## DATA RECORDS:
*** Begin section ***

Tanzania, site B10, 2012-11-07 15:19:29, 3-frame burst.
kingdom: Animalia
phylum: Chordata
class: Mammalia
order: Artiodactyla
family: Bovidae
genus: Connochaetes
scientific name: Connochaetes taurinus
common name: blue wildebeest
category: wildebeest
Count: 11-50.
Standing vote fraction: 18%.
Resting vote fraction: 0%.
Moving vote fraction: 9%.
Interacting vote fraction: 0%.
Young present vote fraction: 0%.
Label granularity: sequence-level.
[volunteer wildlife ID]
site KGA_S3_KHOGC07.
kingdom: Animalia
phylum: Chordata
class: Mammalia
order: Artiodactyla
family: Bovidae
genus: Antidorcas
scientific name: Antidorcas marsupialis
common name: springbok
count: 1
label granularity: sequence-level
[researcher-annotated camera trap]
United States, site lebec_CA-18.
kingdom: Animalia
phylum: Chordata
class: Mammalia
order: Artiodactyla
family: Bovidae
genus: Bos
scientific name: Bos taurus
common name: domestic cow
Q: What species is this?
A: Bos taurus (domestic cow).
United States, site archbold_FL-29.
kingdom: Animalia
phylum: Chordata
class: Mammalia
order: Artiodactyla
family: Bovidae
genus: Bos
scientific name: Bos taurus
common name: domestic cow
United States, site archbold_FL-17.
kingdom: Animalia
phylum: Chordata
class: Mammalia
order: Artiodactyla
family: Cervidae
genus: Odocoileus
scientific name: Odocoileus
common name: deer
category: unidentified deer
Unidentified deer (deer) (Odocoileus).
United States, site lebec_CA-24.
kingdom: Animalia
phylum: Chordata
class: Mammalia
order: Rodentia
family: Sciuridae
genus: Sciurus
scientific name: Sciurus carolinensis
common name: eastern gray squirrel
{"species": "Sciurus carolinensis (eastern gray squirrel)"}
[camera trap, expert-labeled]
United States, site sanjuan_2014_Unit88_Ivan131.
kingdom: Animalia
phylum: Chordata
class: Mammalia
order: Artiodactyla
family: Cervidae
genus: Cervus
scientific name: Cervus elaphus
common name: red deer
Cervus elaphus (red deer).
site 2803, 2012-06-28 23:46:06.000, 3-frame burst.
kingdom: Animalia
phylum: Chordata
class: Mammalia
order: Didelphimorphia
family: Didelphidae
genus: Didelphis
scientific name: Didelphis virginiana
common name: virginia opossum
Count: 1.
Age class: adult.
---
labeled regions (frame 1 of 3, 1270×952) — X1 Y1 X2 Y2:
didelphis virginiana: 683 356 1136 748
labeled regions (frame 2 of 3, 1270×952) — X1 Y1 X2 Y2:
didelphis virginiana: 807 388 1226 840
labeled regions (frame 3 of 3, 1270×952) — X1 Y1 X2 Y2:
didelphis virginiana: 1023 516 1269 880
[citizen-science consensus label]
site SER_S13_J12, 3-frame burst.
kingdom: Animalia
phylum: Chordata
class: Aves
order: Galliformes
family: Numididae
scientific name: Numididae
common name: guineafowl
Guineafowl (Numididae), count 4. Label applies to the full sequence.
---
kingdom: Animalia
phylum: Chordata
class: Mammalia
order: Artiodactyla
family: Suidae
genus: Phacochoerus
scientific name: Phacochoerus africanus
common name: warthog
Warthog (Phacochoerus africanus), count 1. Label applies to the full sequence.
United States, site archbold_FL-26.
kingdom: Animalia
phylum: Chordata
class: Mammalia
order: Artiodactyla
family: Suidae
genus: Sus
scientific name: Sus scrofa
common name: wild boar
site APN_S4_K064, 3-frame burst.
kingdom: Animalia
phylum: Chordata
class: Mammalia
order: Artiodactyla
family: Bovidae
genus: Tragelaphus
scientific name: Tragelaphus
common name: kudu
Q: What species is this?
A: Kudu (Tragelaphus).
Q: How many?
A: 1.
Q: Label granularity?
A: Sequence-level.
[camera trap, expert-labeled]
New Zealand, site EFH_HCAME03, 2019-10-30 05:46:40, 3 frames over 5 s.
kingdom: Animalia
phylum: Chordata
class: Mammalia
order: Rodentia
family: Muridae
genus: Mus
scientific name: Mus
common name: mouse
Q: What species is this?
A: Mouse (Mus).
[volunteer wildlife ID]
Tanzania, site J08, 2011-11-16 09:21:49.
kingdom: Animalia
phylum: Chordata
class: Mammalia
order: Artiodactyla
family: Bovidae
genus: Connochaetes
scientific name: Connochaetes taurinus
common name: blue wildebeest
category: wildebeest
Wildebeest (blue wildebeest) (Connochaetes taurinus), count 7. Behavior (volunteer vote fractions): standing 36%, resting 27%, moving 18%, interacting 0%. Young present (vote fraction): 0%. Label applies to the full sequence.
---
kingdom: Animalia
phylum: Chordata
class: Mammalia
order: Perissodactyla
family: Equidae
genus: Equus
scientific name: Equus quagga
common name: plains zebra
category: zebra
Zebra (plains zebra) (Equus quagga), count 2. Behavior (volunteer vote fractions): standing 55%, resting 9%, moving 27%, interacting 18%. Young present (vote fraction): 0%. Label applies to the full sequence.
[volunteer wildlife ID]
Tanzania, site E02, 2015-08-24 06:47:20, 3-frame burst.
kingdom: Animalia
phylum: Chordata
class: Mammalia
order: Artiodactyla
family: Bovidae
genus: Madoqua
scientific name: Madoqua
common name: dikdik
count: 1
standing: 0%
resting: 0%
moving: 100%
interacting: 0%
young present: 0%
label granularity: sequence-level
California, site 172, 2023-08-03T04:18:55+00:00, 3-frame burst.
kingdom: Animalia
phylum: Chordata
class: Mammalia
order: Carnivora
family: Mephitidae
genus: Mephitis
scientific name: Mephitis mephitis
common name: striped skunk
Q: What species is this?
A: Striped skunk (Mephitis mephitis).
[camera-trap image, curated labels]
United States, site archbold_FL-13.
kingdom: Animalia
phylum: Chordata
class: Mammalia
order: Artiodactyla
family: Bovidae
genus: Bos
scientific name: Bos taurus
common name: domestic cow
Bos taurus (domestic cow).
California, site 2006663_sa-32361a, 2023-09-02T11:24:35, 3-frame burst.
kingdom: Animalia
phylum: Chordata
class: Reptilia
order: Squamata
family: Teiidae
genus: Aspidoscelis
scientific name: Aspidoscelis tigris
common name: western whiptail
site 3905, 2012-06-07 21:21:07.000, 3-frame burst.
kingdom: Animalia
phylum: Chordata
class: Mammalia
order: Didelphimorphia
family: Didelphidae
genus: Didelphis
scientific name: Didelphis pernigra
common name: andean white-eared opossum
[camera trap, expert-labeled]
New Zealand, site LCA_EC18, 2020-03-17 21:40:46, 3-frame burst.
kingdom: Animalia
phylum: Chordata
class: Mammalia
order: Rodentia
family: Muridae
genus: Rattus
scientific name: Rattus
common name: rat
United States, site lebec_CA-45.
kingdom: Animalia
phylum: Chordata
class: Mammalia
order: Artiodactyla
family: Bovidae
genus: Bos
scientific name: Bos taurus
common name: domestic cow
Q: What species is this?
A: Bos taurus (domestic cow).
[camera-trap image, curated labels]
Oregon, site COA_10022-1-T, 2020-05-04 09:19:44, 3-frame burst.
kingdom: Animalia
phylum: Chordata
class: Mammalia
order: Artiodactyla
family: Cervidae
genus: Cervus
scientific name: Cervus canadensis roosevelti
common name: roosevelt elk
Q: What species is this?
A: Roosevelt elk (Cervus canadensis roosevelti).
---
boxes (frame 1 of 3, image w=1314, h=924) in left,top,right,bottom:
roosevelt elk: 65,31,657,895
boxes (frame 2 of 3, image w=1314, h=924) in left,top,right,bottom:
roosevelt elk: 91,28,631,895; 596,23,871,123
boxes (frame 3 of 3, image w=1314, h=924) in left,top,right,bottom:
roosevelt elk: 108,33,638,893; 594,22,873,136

*** End section ***

## YOUR OBJECTIVE:
Repeat the listing exactly, from its first line to its last.

## EXERCISE RESULT:
Tanzania, site B10, 2012-11-07 15:19:29, 3-frame burst.
kingdom: Animalia
phylum: Chordata
class: Mammalia
order: Artiodactyla
family: Bovidae
genus: Connochaetes
scientific name: Connochaetes taurinus
common name: blue wildebeest
category: wildebeest
Count: 11-50.
Standing vote fraction: 18%.
Resting vote fraction: 0%.
Moving vote fraction: 9%.
Interacting vote fraction: 0%.
Young present vote fraction: 0%.
Label granularity: sequence-level.
[volunteer wildlife ID]
site KGA_S3_KHOGC07.
kingdom: Animalia
phylum: Chordata
class: Mammalia
order: Artiodactyla
family: Bovidae
genus: Antidorcas
scientific name: Antidorcas marsupialis
common name: springbok
count: 1
label granularity: sequence-level
[researcher-annotated camera trap]
United States, site lebec_CA-18.
kingdom: Animalia
phylum: Chordata
class: Mammalia
order: Artiodactyla
family: Bovidae
genus: Bos
scientific name: Bos taurus
common name: domestic cow
Q: What species is this?
A: Bos taurus (domestic cow).
United States, site archbold_FL-29.
kingdom: Animalia
phylum: Chordata
class: Mammalia
order: Artiodactyla
family: Bovidae
genus: Bos
scientific name: Bos taurus
common name: domestic cow
United States, site archbold_FL-17.
kingdom: Animalia
phylum: Chordata
class: Mammalia
order: Artiodactyla
family: Cervidae
genus: Odocoileus
scientific name: Odocoileus
common name: deer
category: unidentified deer
Unidentified deer (deer) (Odocoileus).
United States, site lebec_CA-24.
kingdom: Animalia
phylum: Chordata
class: Mammalia
order: Rodentia
family: Sciuridae
genus: Sciurus
scientific name: Sciurus carolinensis
common name: eastern gray squirrel
{"species": "Sciurus carolinensis (eastern gray squirrel)"}
[camera trap, expert-labeled]
United States, site sanjuan_2014_Unit88_Ivan131.
kingdom: Animalia
phylum: Chordata
class: Mammalia
order: Artiodactyla
family: Cervidae
genus: Cervus
scientific name: Cervus elaphus
common name: red deer
Cervus elaphus (red deer).
site 2803, 2012-06-28 23:46:06.000, 3-frame burst.
kingdom: Animalia
phylum: Chordata
class: Mammalia
order: Didelphimorphia
family: Didelphidae
genus: Didelphis
scientific name: Didelphis virginiana
common name: virginia opossum
Count: 1.
Age class: adult.
---
labeled regions (frame 1 of 3, 1270×952) — X1 Y1 X2 Y2:
didelphis virginiana: 683 356 1136 748
labeled regions (frame 2 of 3, 1270×952) — X1 Y1 X2 Y2:
didelphis virginiana: 807 388 1226 840
labeled regions (frame 3 of 3, 1270×952) — X1 Y1 X2 Y2:
didelphis virginiana: 1023 516 1269 880
[citizen-science consensus label]
site SER_S13_J12, 3-frame burst.
kingdom: Animalia
phylum: Chordata
class: Aves
order: Galliformes
family: Numididae
scientific name: Numididae
common name: guineafowl
Guineafowl (Numididae), count 4. Label applies to the full sequence.
---
kingdom: Animalia
phylum: Chordata
class: Mammalia
order: Artiodactyla
family: Suidae
genus: Phacochoerus
scientific name: Phacochoerus africanus
common name: warthog
Warthog (Phacochoerus africanus), count 1. Label applies to the full sequence.
United States, site archbold_FL-26.
kingdom: Animalia
phylum: Chordata
class: Mammalia
order: Artiodactyla
family: Suidae
genus: Sus
scientific name: Sus scrofa
common name: wild boar
site APN_S4_K064, 3-frame burst.
kingdom: Animalia
phylum: Chordata
class: Mammalia
order: Artiodactyla
family: Bovidae
genus: Tragelaphus
scientific name: Tragelaphus
common name: kudu
Q: What species is this?
A: Kudu (Tragelaphus).
Q: How many?
A: 1.
Q: Label granularity?
A: Sequence-level.
[camera trap, expert-labeled]
New Zealand, site EFH_HCAME03, 2019-10-30 05:46:40, 3 frames over 5 s.
kingdom: Animalia
phylum: Chordata
class: Mammalia
order: Rodentia
family: Muridae
genus: Mus
scientific name: Mus
common name: mouse
Q: What species is this?
A: Mouse (Mus).
[volunteer wildlife ID]
Tanzania, site J08, 2011-11-16 09:21:49.
kingdom: Animalia
phylum: Chordata
class: Mammalia
order: Artiodactyla
family: Bovidae
genus: Connochaetes
scientific name: Connochaetes taurinus
common name: blue wildebeest
category: wildebeest
Wildebeest (blue wildebeest) (Connochaetes taurinus), count 7. Behavior (volunteer vote fractions): standing 36%, resting 27%, moving 18%, interacting 0%. Young present (vote fraction): 0%. Label applies to the full sequence.
---
kingdom: Animalia
phylum: Chordata
class: Mammalia
order: Perissodactyla
family: Equidae
genus: Equus
scientific name: Equus quagga
common name: plains zebra
category: zebra
Zebra (plains zebra) (Equus quagga), count 2. Behavior (volunteer vote fractions): standing 55%, resting 9%, moving 27%, interacting 18%. Young present (vote fraction): 0%. Label applies to the full sequence.
[volunteer wildlife ID]
Tanzania, site E02, 2015-08-24 06:47:20, 3-frame burst.
kingdom: Animalia
phylum: Chordata
class: Mammalia
order: Artiodactyla
family: Bovidae
genus: Madoqua
scientific name: Madoqua
common name: dikdik
count: 1
standing: 0%
resting: 0%
moving: 100%
interacting: 0%
young present: 0%
label granularity: sequence-level
California, site 172, 2023-08-03T04:18:55+00:00, 3-frame burst.
kingdom: Animalia
phylum: Chordata
class: Mammalia
order: Carnivora
family: Mephitidae
genus: Mephitis
scientific name: Mephitis mephitis
common name: striped skunk
Q: What species is this?
A: Striped skunk (Mephitis mephitis).
[camera-trap image, curated labels]
United States, site archbold_FL-13.
kingdom: Animalia
phylum: Chordata
class: Mammalia
order: Artiodactyla
family: Bovidae
genus: Bos
scientific name: Bos taurus
common name: domestic cow
Bos taurus (domestic cow).
California, site 2006663_sa-32361a, 2023-09-02T11:24:35, 3-frame burst.
kingdom: Animalia
phylum: Chordata
class: Reptilia
order: Squamata
family: Teiidae
genus: Aspidoscelis
scientific name: Aspidoscelis tigris
common name: western whiptail
site 3905, 2012-06-07 21:21:07.000, 3-frame burst.
kingdom: Animalia
phylum: Chordata
class: Mammalia
order: Didelphimorphia
family: Didelphidae
genus: Didelphis
scientific name: Didelphis pernigra
common name: andean white-eared opossum
[camera trap, expert-labeled]
New Zealand, site LCA_EC18, 2020-03-17 21:40:46, 3-frame burst.
kingdom: Animalia
phylum: Chordata
class: Mammalia
order: Rodentia
family: Muridae
genus: Rattus
scientific name: Rattus
common name: rat
United States, site lebec_CA-45.
kingdom: Animalia
phylum: Chordata
class: Mammalia
order: Artiodactyla
family: Bovidae
genus: Bos
scientific name: Bos taurus
common name: domestic cow
Q: What species is this?
A: Bos taurus (domestic cow).
[camera-trap image, curated labels]
Oregon, site COA_10022-1-T, 2020-05-04 09:19:44, 3-frame burst.
kingdom: Animalia
phylum: Chordata
class: Mammalia
order: Artiodactyla
family: Cervidae
genus: Cervus
scientific name: Cervus canadensis roosevelti
common name: roosevelt elk
Q: What species is this?
A: Roosevelt elk (Cervus canadensis roosevelti).
---
boxes (frame 1 of 3, image w=1314, h=924) in left,top,right,bottom:
roosevelt elk: 65,31,657,895
boxes (frame 2 of 3, image w=1314, h=924) in left,top,right,bottom:
roosevelt elk: 91,28,631,895; 596,23,871,123
boxes (frame 3 of 3, image w=1314, h=924) in left,top,right,bottom:
roosevelt elk: 108,33,638,893; 594,22,873,136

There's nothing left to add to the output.